Creato il 02 ottobre 2014 da Alessandro @AleTrasforini
Come potrebbe comportarsi la (vera o presunta) minoranza del Pd in un eventuale voto di fiducia per la delega relativa al (non meglio precisato) Jobs Act? Quanto finirebbero per contare i paletti innalzati nelle discussioni, a più ripresi, da leader e protagonisti fino ad ora dissidenti (a parole, in un dibattito già di per sé proteso all'appiattimento)?
In altre parole, quanto conterebbe alla prova dei fatti il peso delle intenzioni manifestate?
A queste domande risponde (o cerca di farlo, al meglio che può/possibile) una dichiarazione attribuita all'ex-Segretario Pier Luigi Bersani:
"[...] [sul voto finale] certamente non mancherà la lealtà verso il Partito e il Governo. [...] Che sia ben chiaro che quando voto non ho bisogno di farmi spiegare cosa è una ditta dai neofiti. [...]"
Ritorna un'altra volta una metafora che, tanto appannata quanto irreal(izzabil)e, prova ad assimilare il Partito ad una non meglio precisata ditta.

- [DATI FORNITI]
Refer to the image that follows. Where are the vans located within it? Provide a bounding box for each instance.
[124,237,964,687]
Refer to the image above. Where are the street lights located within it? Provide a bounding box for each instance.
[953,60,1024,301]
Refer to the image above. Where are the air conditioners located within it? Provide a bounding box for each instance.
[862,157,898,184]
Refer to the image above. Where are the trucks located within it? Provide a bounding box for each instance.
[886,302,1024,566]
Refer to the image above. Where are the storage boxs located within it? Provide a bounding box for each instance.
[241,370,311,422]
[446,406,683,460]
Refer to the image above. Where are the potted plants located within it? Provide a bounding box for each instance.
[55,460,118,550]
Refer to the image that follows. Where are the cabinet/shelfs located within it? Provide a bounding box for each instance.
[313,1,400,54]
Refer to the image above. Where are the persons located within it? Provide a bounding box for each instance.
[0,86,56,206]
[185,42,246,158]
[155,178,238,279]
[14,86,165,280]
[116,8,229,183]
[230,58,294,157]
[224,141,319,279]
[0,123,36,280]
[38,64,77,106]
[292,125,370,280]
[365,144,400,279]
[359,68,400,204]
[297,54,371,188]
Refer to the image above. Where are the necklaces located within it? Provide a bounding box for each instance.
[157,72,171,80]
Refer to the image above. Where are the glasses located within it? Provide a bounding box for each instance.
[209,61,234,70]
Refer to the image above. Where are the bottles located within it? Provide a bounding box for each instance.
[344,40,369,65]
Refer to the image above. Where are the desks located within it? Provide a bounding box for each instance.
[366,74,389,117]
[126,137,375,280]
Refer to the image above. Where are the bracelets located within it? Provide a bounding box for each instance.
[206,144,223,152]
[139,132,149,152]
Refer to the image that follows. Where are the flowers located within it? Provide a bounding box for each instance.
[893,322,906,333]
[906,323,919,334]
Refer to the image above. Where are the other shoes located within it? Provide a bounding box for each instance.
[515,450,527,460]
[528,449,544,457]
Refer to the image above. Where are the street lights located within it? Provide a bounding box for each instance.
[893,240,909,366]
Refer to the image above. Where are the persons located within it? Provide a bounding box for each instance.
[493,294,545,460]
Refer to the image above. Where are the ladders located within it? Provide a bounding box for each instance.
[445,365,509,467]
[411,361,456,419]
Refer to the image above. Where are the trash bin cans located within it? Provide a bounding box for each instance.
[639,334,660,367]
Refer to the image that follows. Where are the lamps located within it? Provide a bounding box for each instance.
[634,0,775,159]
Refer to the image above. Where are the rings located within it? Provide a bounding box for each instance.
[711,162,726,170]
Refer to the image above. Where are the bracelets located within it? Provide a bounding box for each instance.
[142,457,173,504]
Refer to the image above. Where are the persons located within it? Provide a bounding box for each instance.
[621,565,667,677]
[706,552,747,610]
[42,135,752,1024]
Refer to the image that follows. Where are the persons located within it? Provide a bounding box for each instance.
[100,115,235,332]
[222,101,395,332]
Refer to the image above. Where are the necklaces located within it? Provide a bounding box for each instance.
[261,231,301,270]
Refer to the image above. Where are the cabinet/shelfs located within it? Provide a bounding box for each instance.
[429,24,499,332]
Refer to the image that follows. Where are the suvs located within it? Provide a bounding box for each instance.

- [ESERCIZIO 1]
Rispondi alle domande sul brano riguardante il Jobs Act.
(a) In quale data è stato creato il brano?
(b) A chi è attribuita la dichiarazione citata nel brano?
(c) A che cosa la metafora prova ad assimilare il Partito?
- [ESERCIZIO 2]
Prosegui il brano sul voto di fiducia per il Jobs Act, partendo subito dopo la sua ultima frase.

- [RISPOSTA SCRITTA 1]
(a) Il 02 ottobre 2014.
(b) All'ex-Segretario Pier Luigi Bersani.
(c) A una non meglio precisata ditta.

- [RISPOSTA SCRITTA 2]
Ditta che è lecito mettere davanti agli interessi dei singoli, in quanto luogo finalizzato al creare sintesi utili alla collettività. Ditta dove, nel modo migliore possibile, si cerca di portare un non meglio precisabile "proprio contributo" alla discussione.
E' la ditta a costituire il luogo adeguato a formulare proposte, a presentare osservazioni e a produrre quant'altro di utile alla collettività.
Fin qui, metafora (teoricamente) ineccepibile. Nella pratica, però, sembra inevitabile produrre scontri su un'ulteriore serie di questioni importanti.
Argomenti direttamente proporzionali alla complessità del tempo che stiamo vivendo, parimenti ad un periodo di crisi senza precedenti: quale prodotto potrebbe generare la ditta qualora i contributi (costruttivi e non distruttivi) dei singoli non vengano ascoltati e ponderati a dovere?
Cosa potrebbe accadere qualora l'opinione maturata dalla sintesi della ditta risultasse in netta controtendenza con quella che si è provato a portare avanti attraverso il contributo personale fornito? Cosa accadrebbe nel caso in cui gli ideali percepiti della ditta risultassero nettamente differenti da quelli personali e/o individuali? Uscire dalla ditta sarebbe l'unica scelta, direbbe qualcuno.
Stare dentro la stessa ditta, masticando amaro per provare a migliorare le cose "da dentro": questo lo direbbero altr(ettant)i.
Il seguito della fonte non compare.